For her, the design was meant to recognize that in life there is the need for balance and that not everything can be secondhand as secondhand doesn’t exist without being new first. “At the same time I wanted people to know that one side was greener… meaning the side of secondhand was a better alternative in this conversation of branded merch,” she explains. Being of Chinese descent Halesworth thoughtfully considered its history, what it meant to her growing up, and how she’s always wanted to redefine it for herself as an adult. “I have taken a cultural symbol (from my own culture) and was able to communicate my message through it with the intention of making it relevant to my mission for The Consistency Project.”

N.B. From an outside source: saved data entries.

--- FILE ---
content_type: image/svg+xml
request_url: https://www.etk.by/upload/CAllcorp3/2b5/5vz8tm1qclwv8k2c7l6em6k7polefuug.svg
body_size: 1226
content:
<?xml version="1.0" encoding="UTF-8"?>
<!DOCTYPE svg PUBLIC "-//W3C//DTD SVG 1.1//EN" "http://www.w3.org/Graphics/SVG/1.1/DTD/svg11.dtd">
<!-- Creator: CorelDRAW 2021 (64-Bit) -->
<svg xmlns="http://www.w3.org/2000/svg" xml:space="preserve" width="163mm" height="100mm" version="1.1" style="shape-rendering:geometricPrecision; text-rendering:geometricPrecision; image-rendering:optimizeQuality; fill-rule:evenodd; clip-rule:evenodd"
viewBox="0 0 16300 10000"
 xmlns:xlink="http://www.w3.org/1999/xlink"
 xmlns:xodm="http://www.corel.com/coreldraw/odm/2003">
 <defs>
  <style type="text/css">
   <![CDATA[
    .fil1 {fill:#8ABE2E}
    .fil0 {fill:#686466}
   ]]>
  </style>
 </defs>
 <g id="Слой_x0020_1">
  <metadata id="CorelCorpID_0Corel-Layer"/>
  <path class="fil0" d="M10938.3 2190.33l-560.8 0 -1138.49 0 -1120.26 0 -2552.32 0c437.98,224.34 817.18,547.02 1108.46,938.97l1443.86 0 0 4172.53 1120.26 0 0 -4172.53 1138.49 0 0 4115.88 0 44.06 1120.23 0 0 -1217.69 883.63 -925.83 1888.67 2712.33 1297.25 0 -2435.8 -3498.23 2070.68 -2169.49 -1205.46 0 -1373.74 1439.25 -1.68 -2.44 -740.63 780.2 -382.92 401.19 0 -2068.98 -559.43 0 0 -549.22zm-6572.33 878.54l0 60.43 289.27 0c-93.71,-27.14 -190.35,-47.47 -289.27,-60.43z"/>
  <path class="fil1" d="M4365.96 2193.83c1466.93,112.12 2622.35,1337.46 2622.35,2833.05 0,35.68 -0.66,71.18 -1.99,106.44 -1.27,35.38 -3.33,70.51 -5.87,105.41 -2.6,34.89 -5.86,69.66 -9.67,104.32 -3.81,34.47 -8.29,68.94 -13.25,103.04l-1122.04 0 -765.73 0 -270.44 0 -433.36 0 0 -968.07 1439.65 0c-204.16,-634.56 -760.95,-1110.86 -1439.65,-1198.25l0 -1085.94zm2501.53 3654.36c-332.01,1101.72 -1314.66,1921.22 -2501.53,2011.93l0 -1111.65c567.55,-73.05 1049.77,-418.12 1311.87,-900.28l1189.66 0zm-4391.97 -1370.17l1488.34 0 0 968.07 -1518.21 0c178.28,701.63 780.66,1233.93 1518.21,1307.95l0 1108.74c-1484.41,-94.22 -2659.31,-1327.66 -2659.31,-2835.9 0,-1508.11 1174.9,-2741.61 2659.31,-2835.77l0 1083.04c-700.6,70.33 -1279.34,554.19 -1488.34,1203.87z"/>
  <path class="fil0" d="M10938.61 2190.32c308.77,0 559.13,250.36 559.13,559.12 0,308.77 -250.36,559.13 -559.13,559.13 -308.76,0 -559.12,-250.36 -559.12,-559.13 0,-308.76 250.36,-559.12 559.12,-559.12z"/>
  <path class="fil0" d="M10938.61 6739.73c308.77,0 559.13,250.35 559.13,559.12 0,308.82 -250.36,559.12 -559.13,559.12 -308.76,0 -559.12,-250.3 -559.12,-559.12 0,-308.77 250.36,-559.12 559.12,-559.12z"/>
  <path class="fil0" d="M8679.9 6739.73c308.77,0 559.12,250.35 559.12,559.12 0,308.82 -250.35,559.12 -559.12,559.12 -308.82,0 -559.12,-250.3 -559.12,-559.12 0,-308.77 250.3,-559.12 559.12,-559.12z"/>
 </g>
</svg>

Walpita believes the yin yang is having a resurgence in fashion because in times of flux and uncertainty, symbols alluding to stability feel relevant. “Additionally we’re hyper-connected with tech and social media yet we encounter a multitude of moments of disconnect, be it with ourselves or with our peers,” she says. “The yin yang symbol reminds us to take stock and to remember to find connection with who we are, but also with our surroundings.” In this same vein, designers could be using it to comment on the push and pull of connectivity and the growing disconnection in the digital age. But commercially speaking, she says designers are more likely using it as a symbol of the past and the ways in which we feel nostalgia for the 1990s and 1970s.

“The yin yang is the ultimate symbol of life, showcasing how there is a purpose in our differences,” says Getner. Therefore, without one, there would be no other. The duality of the yin yang recognizes the rhythm of a natural ebb and flow — a cathartic reminder in these trying times. “With the world at an alarming unrest, striking a harmony through our words and actions are more important than ever.” When used in fashion the yin yang symbol serves as physical reminders she says  — to know yourself and respect the balance that comes from gratitude of awareness. “The swirl of complementary opposites creates a hypnotic yet meditative response to the anxieties that swish through our days, as an organic icon of conscious harmony.” We only expect to see more designers tapping into this concept moving forward.